Son derece doğal ve bu kadar önemli toplumun, Anadolu coğrafyasının ortak değeri olan bir yerde devlet bir etkinlik yapıyorsa, siyasi partilerin edilmemesi büyük bir ayıptır diye düşünüyorum. Ama daha sonra fotoğrafları görünce, iyi ki o davete katılmamışız diye düşündüm. AKP’nin bütün etkinliklerine bakın halksız ve yasaklı etkinliktir. Keşke burada şehitlerin anma töreni olabilseydi. Adeta bir siyasi partinin propagandası haline dönüştü. Yazık.”

Tekin’in bu sözlerine bölgedeki bir vatandaş da “Erdoğan geldiğinde halka işkence yapıldığını unutmayın. Bütün halk evlerinden çıkamadı.” sözleriyle destek verdi.

ÇÖZÜM SÜRECİ

HDP İstanbul Milletvekili Sırrı Süreyya Önder’in, çözüm süreciyle ilgili bugünkü açıklamalarını da değerlendiren Tekin, Dolmabahçe görüşmelerini bir kez daha sorarak bunun açıklanması gerektiğini söyledi. Tekin, sözlerini şöyle tamamladı: "Bu süreç başladığında, CHP Genel Başkanı Sayın Kılıçdaroğlu’nun parti meclisi toplantısında bir konuşması oldu. Kardeş kanının durması için yapılması gereken 4 madde var.

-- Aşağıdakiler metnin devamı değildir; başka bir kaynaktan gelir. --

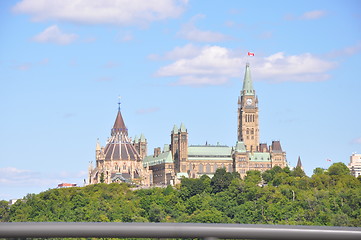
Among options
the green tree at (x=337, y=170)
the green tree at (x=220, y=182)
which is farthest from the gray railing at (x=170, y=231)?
the green tree at (x=337, y=170)

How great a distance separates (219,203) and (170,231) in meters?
141

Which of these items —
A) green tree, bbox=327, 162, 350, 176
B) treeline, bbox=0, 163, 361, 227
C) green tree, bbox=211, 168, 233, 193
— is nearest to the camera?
treeline, bbox=0, 163, 361, 227

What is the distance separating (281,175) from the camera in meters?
191

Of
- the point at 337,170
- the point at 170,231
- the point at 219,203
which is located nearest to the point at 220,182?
the point at 337,170

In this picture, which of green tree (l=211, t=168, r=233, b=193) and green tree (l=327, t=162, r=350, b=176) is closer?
green tree (l=211, t=168, r=233, b=193)

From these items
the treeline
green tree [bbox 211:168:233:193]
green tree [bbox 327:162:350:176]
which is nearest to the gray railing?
the treeline

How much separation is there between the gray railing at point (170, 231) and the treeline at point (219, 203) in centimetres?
8492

Bu 4 ana unsurda tabi kalırsanız, CHP olarak bu sürece biz de destek veririz. Bunlardan en önemlisi de şuydu. Halka hesap veremeyeceğiniz hiçbir olaya girmeyin. Şimdi ben her iki tarafa da şunu soruyorum. İlk başta Başbakan’a soruyorum. Dolmabahçe sarayında toplantının temel amacı neydi. Ne konuşuldu. Hangi mutabakat sağlandı. Sağlanan mutabakatı kim uymadı. Bu sürecin içindeki maddeler nedir. Tabiki bunların gizli kalması mümkün değildir. Ama ben inanıyorum ki, tarafların biri bunu açıklayacaktır. Açıklanmazsa, Cumhuriyet Halk Partisi Dolmabahçe’deki sürecin konuşmaların ne boyutta olduğunu sadece biz değil, birçok insanda öğrenecektir. 76 milyon insandan gizleyeceğin şeyin bedeli çok ağırdır. Bu bedeli kim ödeyecek, sadece AKP ödemeyecek. Türkiye ve Türkiye’de insanlar ödeyecek. Ne yazık ki baştan itibaren bırakın sadece ana muhalefeti, muhalefeti ben şuna çok eminim, parlamento da 330 milletvekili olan AKP’nin bakanları dahil bile bilmiyor böyle bir şey olur mu maalesef."